There has been a lot of talk by some of the critics of the Google Books Settlement (GBS) about how it gives Google a monopoly on orphan works. But most of the commentators who have talked about orphan works and the Google settlement are sloppy in their language. In this post, I want to clarify the language and then make a stab at some numbers.
There are two sets of books governed by the settlement. First, there are the in-copyright but out of print books whose rights holders sign up with Google. We can call these "active rights holders." Second, there are the in-copyright but out-of-print books whose authors do not register with Google or the Books Rights Registry: the "inactive rights holders."

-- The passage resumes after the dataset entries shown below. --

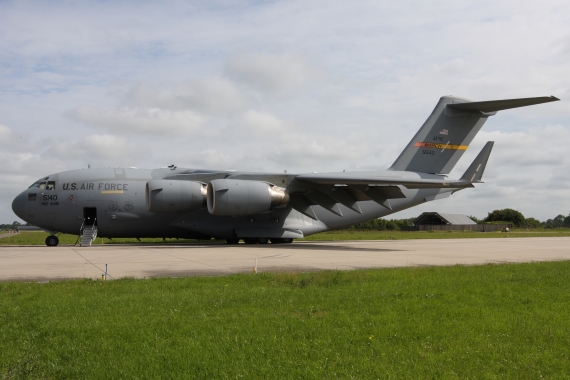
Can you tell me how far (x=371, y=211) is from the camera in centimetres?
2600

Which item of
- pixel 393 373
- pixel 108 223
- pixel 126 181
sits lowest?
pixel 393 373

Some like to call this second group "orphan works," but that is wrong. This latter group actually consists of two separate groups. First, there are rights holders who could be easily located but who have chosen not to sign up with the Registry. Foreign authors whose works are normally protected by their national reproduction rights organization come readily to mind. I suspect that many could not conceive that their works could be used without their explicit permission and so see no need to register. Others may not learn of the settlement in spite of Google's advertising campaign. Because these authors could be easily identified and located, however, their works are not orphan works. The other portion of the "inactive rights holders" subset are the true orphan works: works whose copyright owners either cannot be located either because they cannot be identified or because their whereabouts are unknown.

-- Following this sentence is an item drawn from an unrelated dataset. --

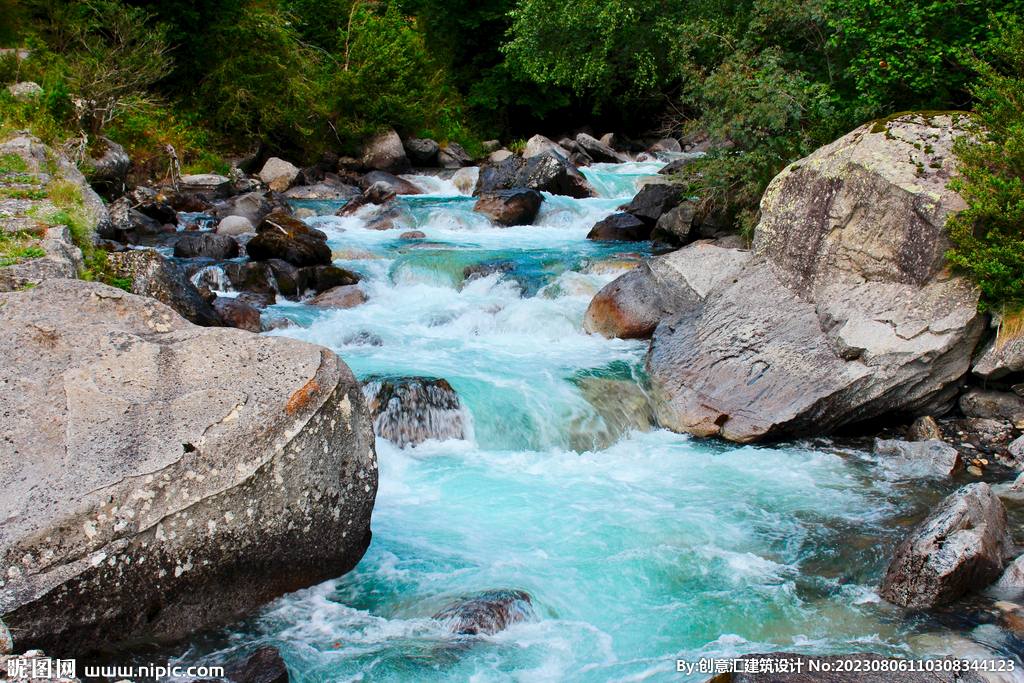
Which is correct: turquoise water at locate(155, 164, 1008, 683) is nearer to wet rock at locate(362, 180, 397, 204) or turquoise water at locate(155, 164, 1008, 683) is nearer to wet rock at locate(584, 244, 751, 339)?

The scope of the orphan works problem
Trying to come up with numbers is a very challenging task, but here is a quick attempt to get some ballpark figures. First, we need to look at the potential scope of Google's database. The Lavoie article on the Google 5 said that WorldCat contained 32 million print book records in 2005. I think that number is too high because we know that there is a tremendous amount of duplication in WorldCat, but let's use it as the outside potential limits of the Google database. Bowker's Global Books in Print reports 18.5 million book items in print, which leaves 13.5 million titles that are out-of-print. (Since that is a current figure and would include books published between 2005 and 2009, it is probably too high - but I also suspect that there are many in-print foreign titles that are not included. Let's use it.)
Lavoie reported that there were 5.4 million titles that were out of copyright (pre-1923), so we are left with roughly 8 million titles that are potentially in copyright but out of print. (Some of these would be American works that have not had their copyright renewed and hence are in the public domain, but I think the number could only be 150,000 1.7 million at most, and so I am going to ignore that).

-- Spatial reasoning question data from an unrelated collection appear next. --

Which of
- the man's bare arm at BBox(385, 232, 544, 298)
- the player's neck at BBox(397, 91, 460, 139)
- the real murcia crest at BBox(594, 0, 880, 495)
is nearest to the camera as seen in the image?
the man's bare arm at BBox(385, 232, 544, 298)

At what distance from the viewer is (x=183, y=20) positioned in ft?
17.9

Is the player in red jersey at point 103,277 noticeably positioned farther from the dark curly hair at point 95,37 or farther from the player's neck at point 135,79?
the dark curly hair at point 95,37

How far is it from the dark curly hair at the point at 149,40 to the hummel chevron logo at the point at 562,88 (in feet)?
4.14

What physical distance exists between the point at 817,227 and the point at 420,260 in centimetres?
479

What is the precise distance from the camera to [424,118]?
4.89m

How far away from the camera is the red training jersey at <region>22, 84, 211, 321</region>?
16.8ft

[UPDATE: So I got a good question about the number of works that might have entered the public domain that pointed out that my original number is wrong. Here is my thinking: of the 8 million books, half are in English (following WorldCat numbers) and hence are likely to be American works. (I won't worry about books published only in England.) Of those 4 million, 63% according to Lavoie are after 1963, and still protected by copyright. That leaves 1.9 million works published between 1923 and 1964. A 1961 copyright study suggested that maybe 9% of these works were renewed and still protected by copyright, though recent work by Michigan indicates that 41% of the works are still protected by copyright. If we assume 90% are public domain, then 1.7 million works are public domain. If 59% are PD, then 1.1 million are PD. Let's call it 1.5 million - and the number of in-copyright but out of print works should drop from 8 million to 6.5 million.]
So we are talking about 8 [6.5] million works published since 1923 that are in copyright but out of print. Of those, how many are going to have inactive rights holders? What percentage of authors are going to register with Google, and what percentage will ignore the call? Or if we look another way - what percentage of these works are true orphans?
Denise Troll Covey's numbers might provide some guidance. In CMU's random trial, she was unable to locate 21% of publishers. (There random sample was not limited to out-of-print books, so the percentage might actually be too low.) If we assume that number would hold on the 8 [6.5] million, that would mean that we have about 1.7 [1.4] million true orphan works in the total database of 13.5  million. (That number might actually be smaller since some rights holders other than publishers might come forward via the settlement.) The remaining 11.8 [10.6 ] million books would either have rights holders who registered with Google or who choose not to register.
Even with orphan works legislation, these works would not be eligible for inclusion in a digitized books database since they are not true orphans. The Google Books settlement is the only way to get cost-effective access to them.
What we need in the settlement is a compulsory license that would allow anyone to license the use of a work maintained by a non-active rights holders, and not just orphan works.